L’Afrique est-elle le berceau de l’humanité, comme le répètent inlassablement les grands discours officiels sur l’universalité de l’Homme ? Des découvertes récentes bouleversent cette théorie habituelle selon laquelle l’espèce humaine serait née en Afrique et se serait ensuite répandue à la suite d’un événement climatique qui aurait asséché la savane il y a deux millions d’années. C’est à ce moment que les premiers humains auraient cherché refuge en Asie et en Europe.
L’Afrique berceau de l’humanité : théorie ou idéologie ?
On mesure évidemment la sensibilité extrême du sujet qui affleure dans cette théorie. L’idée que l’humanité soit apparue en Afrique, quelque part dans les gorges d’Oldupaï, dans l’actuelle Tanzanie, fonde une anthropologie post-moderne tout à fait saisissante : l’Africain constitue en quelque sorte l’homme universel et les Européens en sont un simple dérivé.
Après leur sortie d’Afrique de l’Est, les hommes de la première vague auraient emprunté les plaines du couloir levantin, l’actuel Proche-Orient.

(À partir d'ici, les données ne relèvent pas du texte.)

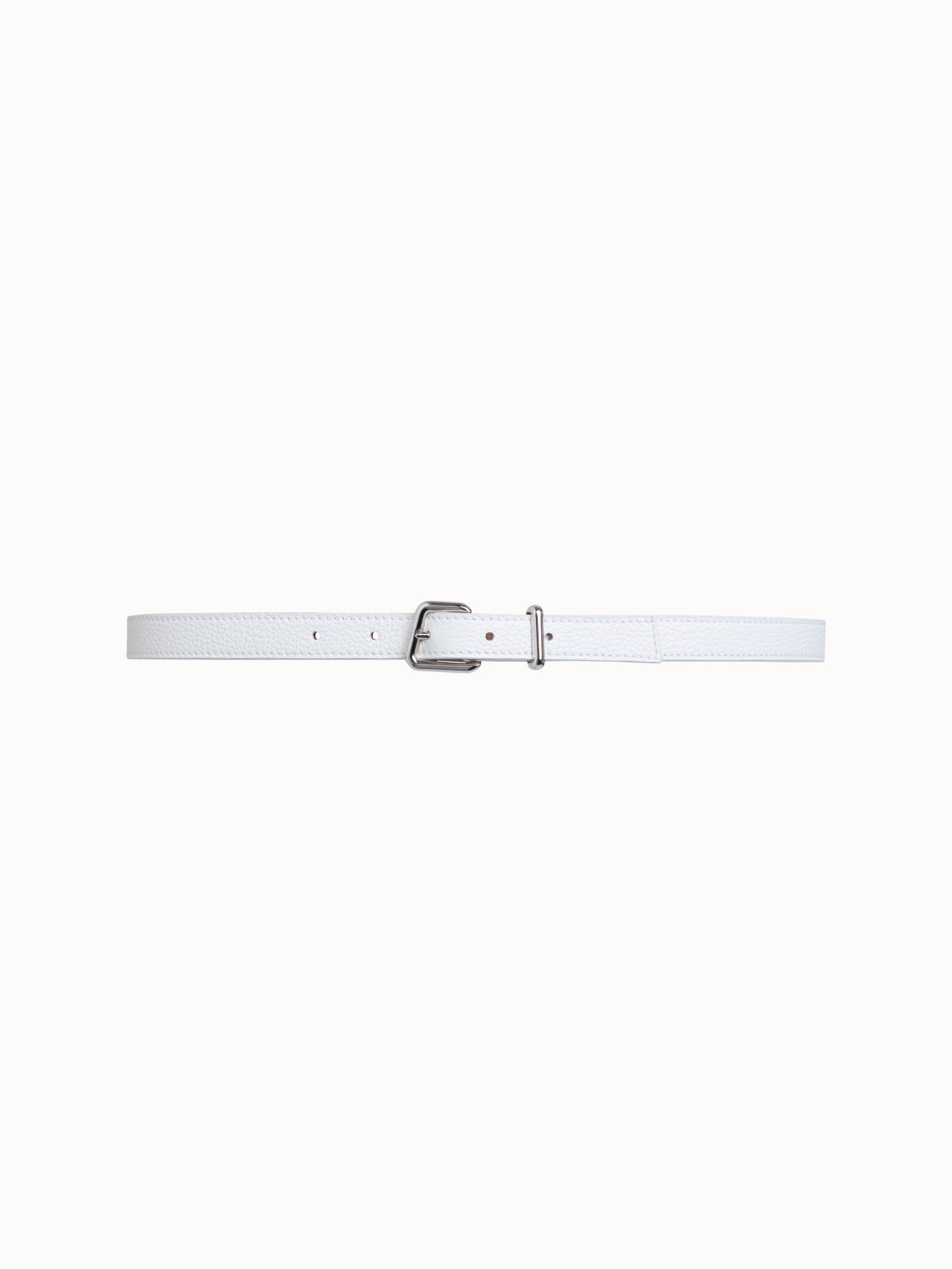 Thin Leather Trapezoid Buckle Belt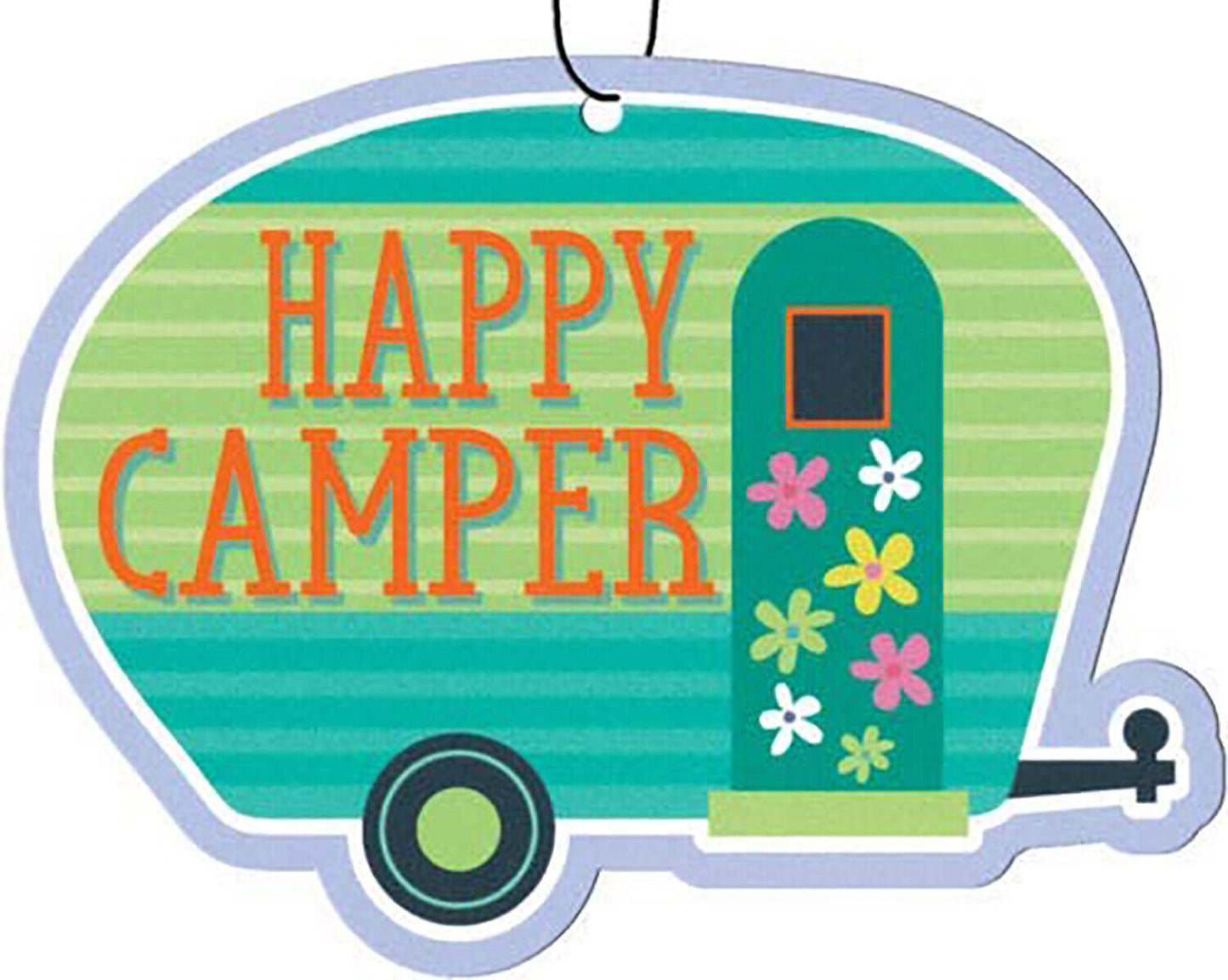 Spoontiques Car Auto Air Freshener (3-Pack), Happy Camper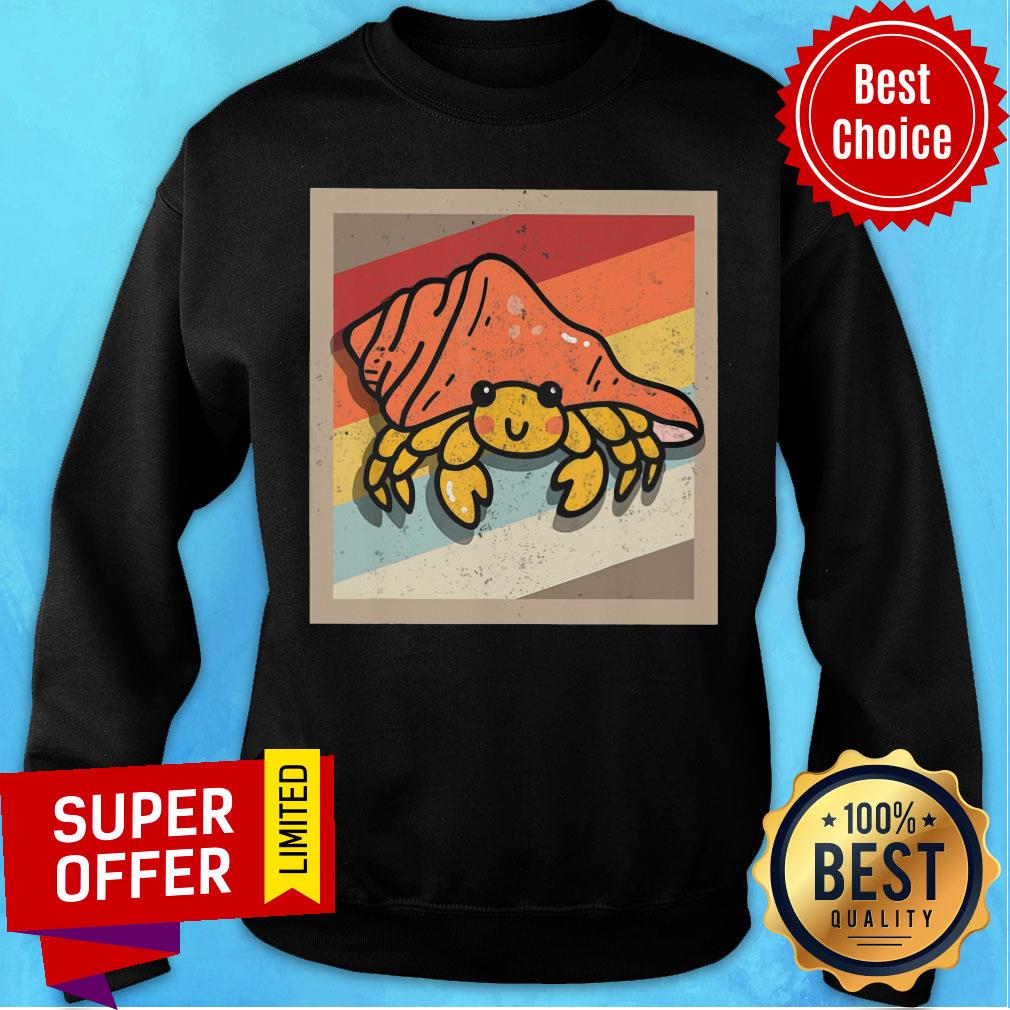 Nice Hermit Crab Retro Vintage Shirt - Image 4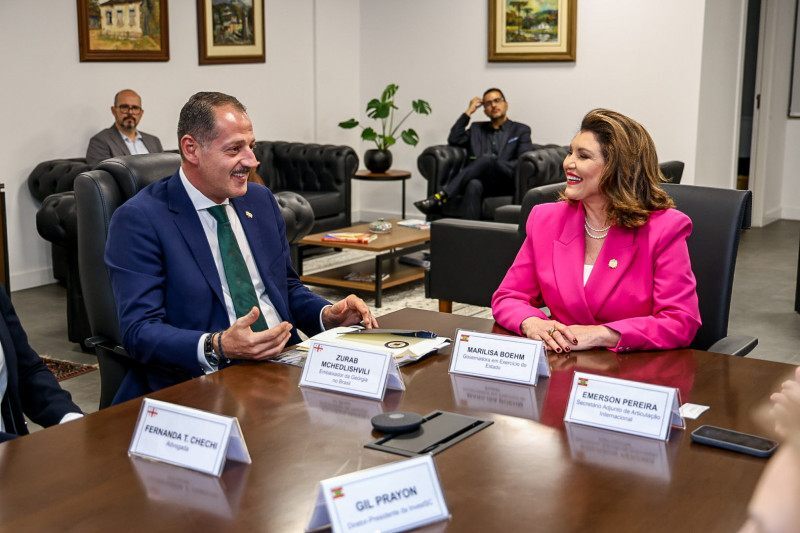 Governadora em exercício recebe embaixador da Geórgia e trata de investimentos para Santa Catarina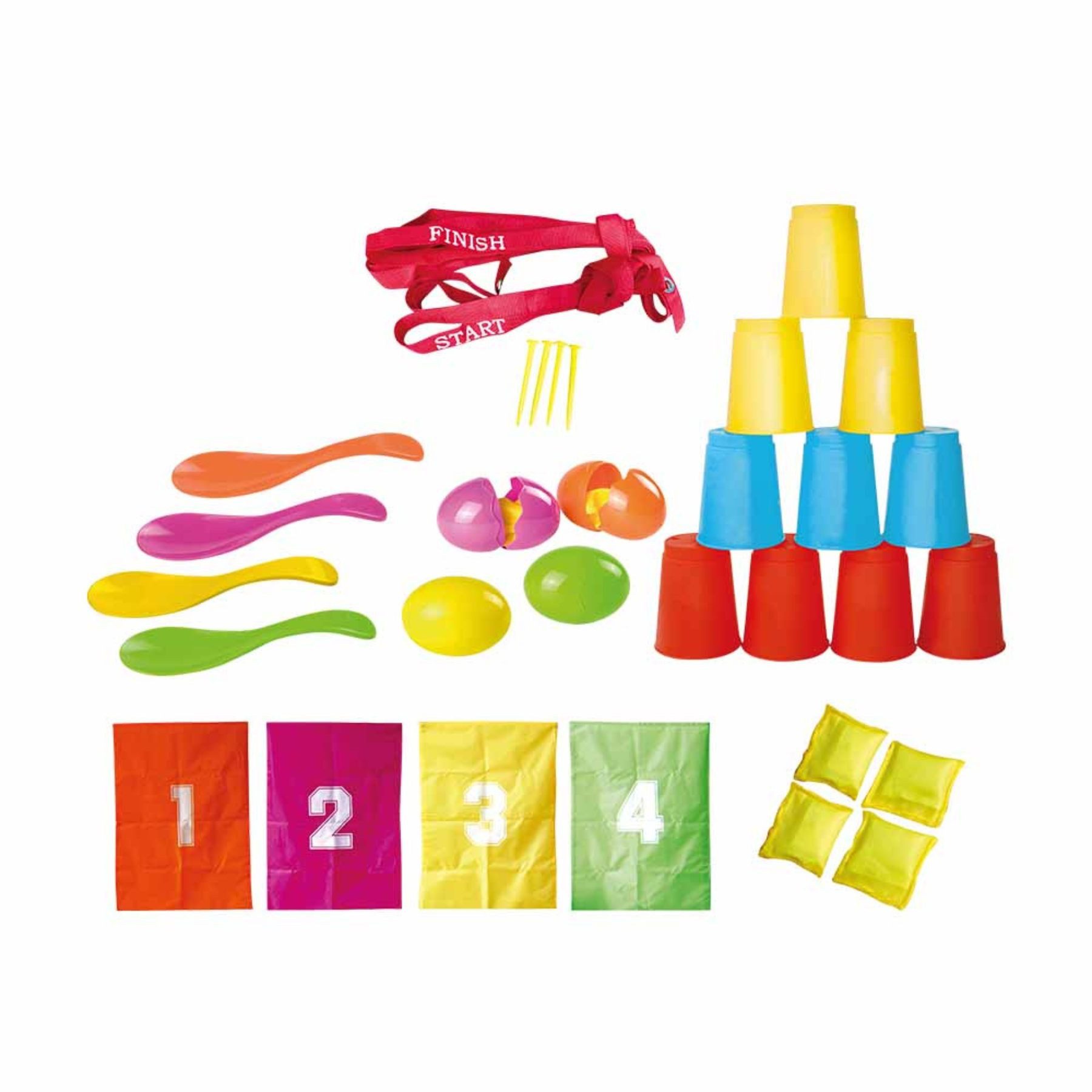 cofi1453 Spiel Partyset Kinder Outdoor Spiele Gartenspiele Bewegungsspiel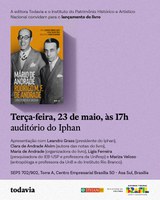 Lançamento do livro "Correspondência Anotada Mário de Andrade Rodrigo M. F. de Andrade"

Ainsi, ils seraient parvenus en Italie, en Espagne et en France, il y a environ un million d’années. Cette première vague migratoire, dont les archéologues ont retrouvé de nombreux sites, est caractérisée par un outillage essentiellement constitué de galets taillés et d’éclats peu retouchés.
Selon cette même théorie, une deuxième vague aurait eu lieu vers 500.000 avant Jésus-Christ, passant peut-être par le détroit de Gibraltar. Puis, vers l’an 100.000 avant Jésus-Christ, l’homo sapiens serait venu d’Afrique vers l’Europe.
Le problème de ces théories est qu’elle sont assez peu étayées par les apports des études génomiques dont les Africains sont les grands absents. Il a fallu attendre ces derniers mois pour qu’une étude ambitieuse commence à cerner ou discerner les origines des populations africaines.
L’Afrique et sa très grande diversité de peuplement
Une étude menée par l’institut Sanger (Grande-Bretagne) a montré l’an dernier que la diversité génomique en Afrique était très large.
Pour commencer, les chercheurs retrouvent dans leurs données la trace de l’expansion bantoue. Cette expansion d’une population paysanne originaire du Cameroun et du Nigeria actuels vers l’Afrique forestière puis orientale et australe se serait produite il y a 3 000 à 5 000 ans. Elle est à l’origine des quelque 450 langues nigéro-congolaises apparentées en Afrique.
Plus surprenant, les chercheurs ont aussi mis en évidence un flux de gènes entre l’Eurasie et l’Afrique de l’Est, survenu entre 7 500 ans et 10 500 ans. Particulièrement évident chez les Éthiopiens, ce métissage entre Eurasiens et Africains traduit ainsi un « retour » dans le berceau de l’humanité des gènes dispersés hors d’Afrique des dizaines de milliers d’années plus tôt lors des vagues successives de sortie d’Homo sapiens hors d’Afrique successives. En masquant dans les données les gènes d’origines eurasiatiques, les chercheurs ont constaté que la diversité génétique africaine décroît fortement, ce qui prouve que les gènes eurasiatiques y ont contribué de façon considérable.